◆ Tarefas a cumprir
(a) Segundo o texto fornecido, em que andar do edifício Itália ficava o escritório do empresário Wagner Rocha?
(b) Reescreva o trecho do texto fornecido entre "Ramos foi acusado" e "auto de apreensão.", inclusive, trocando "economista" por "servidor".

◆ Texto fornecido
══════

Decisões de Rocha Mattos foram achadas pela PF, sem assinatura do juiz, no escritório de Wagner Rocha

Sentenças de juiz estavam com empresário

MARIO CESAR CARVALHO
DA REPORTAGEM LOCAL

A Polícia Federal encontrou uma decisão do juiz federal João Carlos da Rocha Mattos (preso), sem assinatura e sem numeração, absolvendo o economista Wagner Baptista Ramos. Ele foi coordenador da dívida pública da Prefeitura de São Paulo entre 1993 e 1997, durante as administrações de Paulo Maluf e Celso Pitta.
A sentença sem assinatura, segundo avaliação da PF, é um dos mais fortes indícios de que a suposta quadrilha presa na Operação Anaconda mantinha um esquema de venda de decisões.
Ramos foi acusado de ser um dos mentores do desvio de títulos públicos na Prefeitura de São Paulo. Em maio de 1999, Rocha Mattos absolveu o economista das acusações de sonegar R$ 967,7 mil da Receita e de ocultar pelo menos R$ 1,041 milhão em contas no exterior. Segundo a CPI dos Precatórios, Ramos recebeu R$ 1,3 milhão de corretoras que se beneficiaram com a emissão fraudulenta de títulos da prefeitura.

Arquivo vivo
A sentença foi apreendida no escritório do empresário Wagner Rocha, no 32º andar do edifício Itália, na região central de São Paulo. Rocha, preso pela Operação Anaconda, guardava mais de uma centena de documentos de Rocha Mattos, que ocupam 37 páginas de um auto de apreensão.

══════

◆ Linhas selecionadas
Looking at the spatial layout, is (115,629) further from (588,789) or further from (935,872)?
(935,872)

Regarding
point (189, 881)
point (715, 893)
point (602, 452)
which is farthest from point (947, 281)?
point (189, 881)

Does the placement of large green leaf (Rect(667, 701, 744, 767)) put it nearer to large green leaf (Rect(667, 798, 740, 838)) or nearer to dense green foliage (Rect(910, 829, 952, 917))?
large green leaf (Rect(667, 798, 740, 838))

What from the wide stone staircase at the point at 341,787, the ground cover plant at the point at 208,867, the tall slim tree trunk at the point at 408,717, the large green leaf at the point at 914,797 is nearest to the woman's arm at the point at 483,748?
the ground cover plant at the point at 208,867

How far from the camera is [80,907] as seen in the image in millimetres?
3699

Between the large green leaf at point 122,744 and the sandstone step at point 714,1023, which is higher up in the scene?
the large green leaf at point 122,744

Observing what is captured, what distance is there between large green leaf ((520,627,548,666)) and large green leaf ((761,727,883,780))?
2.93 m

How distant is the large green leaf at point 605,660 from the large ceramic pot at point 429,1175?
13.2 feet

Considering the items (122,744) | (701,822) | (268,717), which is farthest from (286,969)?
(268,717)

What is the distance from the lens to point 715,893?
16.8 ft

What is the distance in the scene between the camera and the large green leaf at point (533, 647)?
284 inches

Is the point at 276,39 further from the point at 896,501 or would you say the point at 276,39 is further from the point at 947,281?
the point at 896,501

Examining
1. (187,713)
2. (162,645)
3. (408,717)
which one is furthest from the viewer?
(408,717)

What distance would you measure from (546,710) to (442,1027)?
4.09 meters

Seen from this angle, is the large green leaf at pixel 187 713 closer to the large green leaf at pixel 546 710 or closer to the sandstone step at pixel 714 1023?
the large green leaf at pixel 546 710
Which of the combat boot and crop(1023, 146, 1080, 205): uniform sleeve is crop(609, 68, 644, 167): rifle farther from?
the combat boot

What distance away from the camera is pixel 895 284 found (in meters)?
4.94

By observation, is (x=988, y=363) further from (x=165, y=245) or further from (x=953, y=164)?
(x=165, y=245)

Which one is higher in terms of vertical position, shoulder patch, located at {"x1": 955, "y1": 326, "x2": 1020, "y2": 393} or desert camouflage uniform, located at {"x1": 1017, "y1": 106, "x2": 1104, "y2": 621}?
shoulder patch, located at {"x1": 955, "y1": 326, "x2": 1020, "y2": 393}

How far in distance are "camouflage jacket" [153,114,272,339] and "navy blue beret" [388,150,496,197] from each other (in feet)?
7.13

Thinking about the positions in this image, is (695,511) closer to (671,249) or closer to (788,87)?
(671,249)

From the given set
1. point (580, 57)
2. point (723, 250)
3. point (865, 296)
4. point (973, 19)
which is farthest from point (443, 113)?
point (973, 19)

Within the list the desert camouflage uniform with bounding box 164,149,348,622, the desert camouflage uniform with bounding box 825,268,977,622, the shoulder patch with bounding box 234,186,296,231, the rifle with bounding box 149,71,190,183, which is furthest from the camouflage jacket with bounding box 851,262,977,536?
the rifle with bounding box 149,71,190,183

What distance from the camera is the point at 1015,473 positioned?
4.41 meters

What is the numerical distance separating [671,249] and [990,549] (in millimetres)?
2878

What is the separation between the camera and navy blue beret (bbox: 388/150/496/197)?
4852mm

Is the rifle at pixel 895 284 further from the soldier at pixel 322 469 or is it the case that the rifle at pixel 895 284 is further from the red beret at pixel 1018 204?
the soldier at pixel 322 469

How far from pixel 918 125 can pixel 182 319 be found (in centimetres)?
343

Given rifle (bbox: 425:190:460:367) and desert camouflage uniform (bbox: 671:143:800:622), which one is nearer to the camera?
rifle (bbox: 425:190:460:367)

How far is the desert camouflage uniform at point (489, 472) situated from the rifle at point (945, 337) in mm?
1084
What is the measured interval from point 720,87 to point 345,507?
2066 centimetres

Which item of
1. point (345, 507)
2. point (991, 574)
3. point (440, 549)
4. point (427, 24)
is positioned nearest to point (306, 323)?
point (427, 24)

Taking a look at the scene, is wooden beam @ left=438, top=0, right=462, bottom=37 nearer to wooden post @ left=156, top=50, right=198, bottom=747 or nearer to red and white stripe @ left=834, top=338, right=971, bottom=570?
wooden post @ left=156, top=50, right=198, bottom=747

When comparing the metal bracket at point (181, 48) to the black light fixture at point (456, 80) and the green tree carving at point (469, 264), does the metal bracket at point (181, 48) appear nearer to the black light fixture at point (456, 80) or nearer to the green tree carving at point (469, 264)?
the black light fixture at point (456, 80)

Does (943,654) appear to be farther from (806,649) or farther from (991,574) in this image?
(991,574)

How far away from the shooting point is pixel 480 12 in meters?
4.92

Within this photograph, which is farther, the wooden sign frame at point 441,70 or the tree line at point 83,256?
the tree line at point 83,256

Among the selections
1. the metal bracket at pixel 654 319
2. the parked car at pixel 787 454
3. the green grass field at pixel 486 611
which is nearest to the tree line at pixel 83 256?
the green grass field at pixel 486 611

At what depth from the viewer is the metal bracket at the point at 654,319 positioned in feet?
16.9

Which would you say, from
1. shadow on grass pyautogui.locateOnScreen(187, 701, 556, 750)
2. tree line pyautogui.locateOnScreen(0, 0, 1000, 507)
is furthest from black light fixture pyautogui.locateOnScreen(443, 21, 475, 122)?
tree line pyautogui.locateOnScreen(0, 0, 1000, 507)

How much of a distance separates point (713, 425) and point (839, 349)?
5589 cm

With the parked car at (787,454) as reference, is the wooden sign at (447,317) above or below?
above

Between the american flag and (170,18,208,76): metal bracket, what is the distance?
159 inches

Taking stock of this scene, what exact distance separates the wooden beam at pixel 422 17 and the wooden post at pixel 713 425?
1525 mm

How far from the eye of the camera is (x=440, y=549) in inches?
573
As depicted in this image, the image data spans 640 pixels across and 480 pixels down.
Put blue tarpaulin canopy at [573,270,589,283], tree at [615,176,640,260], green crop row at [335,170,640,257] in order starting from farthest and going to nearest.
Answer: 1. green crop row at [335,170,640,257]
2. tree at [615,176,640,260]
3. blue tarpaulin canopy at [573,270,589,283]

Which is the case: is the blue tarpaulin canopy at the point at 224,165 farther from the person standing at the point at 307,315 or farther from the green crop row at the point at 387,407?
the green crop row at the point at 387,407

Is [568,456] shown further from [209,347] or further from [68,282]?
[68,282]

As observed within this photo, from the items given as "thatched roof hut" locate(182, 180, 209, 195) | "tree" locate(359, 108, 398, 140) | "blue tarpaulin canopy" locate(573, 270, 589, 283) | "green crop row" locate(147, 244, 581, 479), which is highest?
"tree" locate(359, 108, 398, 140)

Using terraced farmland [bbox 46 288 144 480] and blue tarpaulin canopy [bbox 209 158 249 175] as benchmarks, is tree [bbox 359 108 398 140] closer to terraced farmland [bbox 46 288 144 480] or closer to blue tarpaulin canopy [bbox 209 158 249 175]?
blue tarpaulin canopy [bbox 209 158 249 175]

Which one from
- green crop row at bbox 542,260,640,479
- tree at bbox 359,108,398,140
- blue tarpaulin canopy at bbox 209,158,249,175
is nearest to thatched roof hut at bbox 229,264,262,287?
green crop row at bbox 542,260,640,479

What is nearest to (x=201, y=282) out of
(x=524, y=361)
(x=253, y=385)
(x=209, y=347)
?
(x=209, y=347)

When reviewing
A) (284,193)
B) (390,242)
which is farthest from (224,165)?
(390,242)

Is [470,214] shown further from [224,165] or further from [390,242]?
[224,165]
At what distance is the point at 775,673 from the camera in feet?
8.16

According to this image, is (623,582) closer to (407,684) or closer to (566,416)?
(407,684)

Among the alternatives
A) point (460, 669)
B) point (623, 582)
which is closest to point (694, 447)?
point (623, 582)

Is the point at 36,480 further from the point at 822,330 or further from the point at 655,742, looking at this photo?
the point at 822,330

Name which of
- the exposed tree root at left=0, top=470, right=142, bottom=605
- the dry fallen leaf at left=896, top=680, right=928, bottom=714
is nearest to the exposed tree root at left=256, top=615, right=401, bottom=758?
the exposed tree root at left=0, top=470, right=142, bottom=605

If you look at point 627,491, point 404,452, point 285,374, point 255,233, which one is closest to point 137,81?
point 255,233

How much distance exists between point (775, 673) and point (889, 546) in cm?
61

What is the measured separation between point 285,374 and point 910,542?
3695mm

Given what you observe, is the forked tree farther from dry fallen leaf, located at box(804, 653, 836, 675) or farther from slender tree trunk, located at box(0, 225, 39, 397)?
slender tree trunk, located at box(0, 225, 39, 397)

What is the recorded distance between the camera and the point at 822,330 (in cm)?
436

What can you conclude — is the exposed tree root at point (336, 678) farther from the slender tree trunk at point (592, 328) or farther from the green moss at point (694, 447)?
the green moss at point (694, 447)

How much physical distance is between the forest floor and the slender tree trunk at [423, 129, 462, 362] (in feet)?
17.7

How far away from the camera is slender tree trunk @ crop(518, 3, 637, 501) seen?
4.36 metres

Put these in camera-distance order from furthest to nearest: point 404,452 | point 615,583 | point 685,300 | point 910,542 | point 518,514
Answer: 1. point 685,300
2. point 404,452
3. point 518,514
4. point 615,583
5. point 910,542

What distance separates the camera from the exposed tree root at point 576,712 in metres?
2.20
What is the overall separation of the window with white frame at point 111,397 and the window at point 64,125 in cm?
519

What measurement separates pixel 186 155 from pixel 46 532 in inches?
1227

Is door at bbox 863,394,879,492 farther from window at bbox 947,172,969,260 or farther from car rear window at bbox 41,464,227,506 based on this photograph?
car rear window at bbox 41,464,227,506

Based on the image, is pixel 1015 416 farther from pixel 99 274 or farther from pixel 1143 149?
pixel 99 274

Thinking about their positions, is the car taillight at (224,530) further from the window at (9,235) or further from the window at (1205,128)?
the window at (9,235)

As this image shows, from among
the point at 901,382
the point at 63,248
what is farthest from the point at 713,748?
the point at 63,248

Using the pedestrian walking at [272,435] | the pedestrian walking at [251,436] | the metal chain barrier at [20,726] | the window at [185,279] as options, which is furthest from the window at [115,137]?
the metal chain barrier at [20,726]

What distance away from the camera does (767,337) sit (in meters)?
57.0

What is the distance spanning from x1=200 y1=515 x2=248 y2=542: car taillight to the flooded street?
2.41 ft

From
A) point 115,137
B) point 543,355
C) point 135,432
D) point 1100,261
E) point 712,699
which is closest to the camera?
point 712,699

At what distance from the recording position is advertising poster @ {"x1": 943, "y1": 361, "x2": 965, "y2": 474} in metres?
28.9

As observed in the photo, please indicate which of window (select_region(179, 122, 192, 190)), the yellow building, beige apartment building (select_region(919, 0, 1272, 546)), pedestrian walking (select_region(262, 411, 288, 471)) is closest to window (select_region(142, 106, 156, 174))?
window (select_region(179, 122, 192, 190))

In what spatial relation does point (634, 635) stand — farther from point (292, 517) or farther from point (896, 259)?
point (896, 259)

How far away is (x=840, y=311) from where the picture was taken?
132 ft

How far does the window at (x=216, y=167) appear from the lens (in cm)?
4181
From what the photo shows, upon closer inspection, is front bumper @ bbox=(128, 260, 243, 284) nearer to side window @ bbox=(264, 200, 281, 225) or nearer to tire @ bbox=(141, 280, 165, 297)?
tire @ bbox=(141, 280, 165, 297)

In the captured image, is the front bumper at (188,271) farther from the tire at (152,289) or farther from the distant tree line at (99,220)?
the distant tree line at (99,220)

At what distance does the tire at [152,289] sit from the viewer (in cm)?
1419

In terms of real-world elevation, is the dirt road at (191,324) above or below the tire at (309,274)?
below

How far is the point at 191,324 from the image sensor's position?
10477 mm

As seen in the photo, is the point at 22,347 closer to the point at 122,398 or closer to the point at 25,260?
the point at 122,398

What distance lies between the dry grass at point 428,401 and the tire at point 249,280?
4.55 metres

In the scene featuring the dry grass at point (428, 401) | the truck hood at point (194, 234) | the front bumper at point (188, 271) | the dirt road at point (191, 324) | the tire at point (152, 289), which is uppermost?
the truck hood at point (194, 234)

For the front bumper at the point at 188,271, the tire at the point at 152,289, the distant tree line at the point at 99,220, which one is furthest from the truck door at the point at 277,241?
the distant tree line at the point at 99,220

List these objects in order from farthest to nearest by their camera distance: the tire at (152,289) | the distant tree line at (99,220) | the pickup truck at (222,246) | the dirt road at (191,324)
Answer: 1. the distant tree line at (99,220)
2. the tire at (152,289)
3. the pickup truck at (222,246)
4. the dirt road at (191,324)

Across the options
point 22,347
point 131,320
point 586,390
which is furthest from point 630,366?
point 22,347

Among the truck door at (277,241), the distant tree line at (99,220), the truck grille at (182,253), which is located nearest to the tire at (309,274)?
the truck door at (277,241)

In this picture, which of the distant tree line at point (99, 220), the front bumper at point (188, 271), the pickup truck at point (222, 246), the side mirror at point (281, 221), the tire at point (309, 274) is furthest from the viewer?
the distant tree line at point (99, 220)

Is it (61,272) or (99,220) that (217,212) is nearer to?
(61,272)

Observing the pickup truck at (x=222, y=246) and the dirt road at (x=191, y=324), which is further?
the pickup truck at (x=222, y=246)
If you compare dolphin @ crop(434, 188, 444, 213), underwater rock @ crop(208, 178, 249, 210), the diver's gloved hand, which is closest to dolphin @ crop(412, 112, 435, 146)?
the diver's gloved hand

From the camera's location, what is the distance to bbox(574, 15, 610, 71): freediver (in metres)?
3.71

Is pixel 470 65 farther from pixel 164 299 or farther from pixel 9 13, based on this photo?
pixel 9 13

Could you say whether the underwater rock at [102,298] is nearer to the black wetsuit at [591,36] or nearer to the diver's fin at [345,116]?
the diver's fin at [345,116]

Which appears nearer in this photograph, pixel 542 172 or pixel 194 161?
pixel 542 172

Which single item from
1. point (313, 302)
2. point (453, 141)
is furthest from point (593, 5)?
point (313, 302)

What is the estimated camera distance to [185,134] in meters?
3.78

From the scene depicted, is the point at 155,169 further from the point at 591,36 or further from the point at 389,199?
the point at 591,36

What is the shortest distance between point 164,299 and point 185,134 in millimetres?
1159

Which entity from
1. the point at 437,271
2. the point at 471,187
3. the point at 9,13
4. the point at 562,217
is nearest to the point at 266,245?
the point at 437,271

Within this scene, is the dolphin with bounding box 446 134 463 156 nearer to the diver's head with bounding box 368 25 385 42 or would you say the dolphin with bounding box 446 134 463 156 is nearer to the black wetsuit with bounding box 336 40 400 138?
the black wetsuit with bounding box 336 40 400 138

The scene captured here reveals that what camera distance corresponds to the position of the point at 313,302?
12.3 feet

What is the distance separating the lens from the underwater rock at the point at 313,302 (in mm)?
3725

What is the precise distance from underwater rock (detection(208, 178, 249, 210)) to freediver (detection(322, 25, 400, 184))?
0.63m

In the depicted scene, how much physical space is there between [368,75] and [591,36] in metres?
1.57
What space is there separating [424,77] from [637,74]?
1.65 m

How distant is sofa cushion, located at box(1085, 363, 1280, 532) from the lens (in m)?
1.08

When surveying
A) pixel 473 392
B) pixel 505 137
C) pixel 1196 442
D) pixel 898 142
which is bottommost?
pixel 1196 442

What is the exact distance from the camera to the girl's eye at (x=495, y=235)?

══════

◆ Soluções do exercício
(a) No 32º andar.

(b)
Ramos foi acusado de ser um dos mentores do desvio de títulos públicos na Prefeitura de São Paulo. Em maio de 1999, Rocha Mattos absolveu o servidor das acusações de sonegar R$ 967,7 mil da Receita e de ocultar pelo menos R$ 1,041 milhão em contas no exterior. Segundo a CPI dos Precatórios, Ramos recebeu R$ 1,3 milhão de corretoras que se beneficiaram com a emissão fraudulenta de títulos da prefeitura.

Arquivo vivo
A sentença foi apreendida no escritório do empresário Wagner Rocha, no 32º andar do edifício Itália, na região central de São Paulo. Rocha, preso pela Operação Anaconda, guardava mais de uma centena de documentos de Rocha Mattos, que ocupam 37 páginas de um auto de apreensão.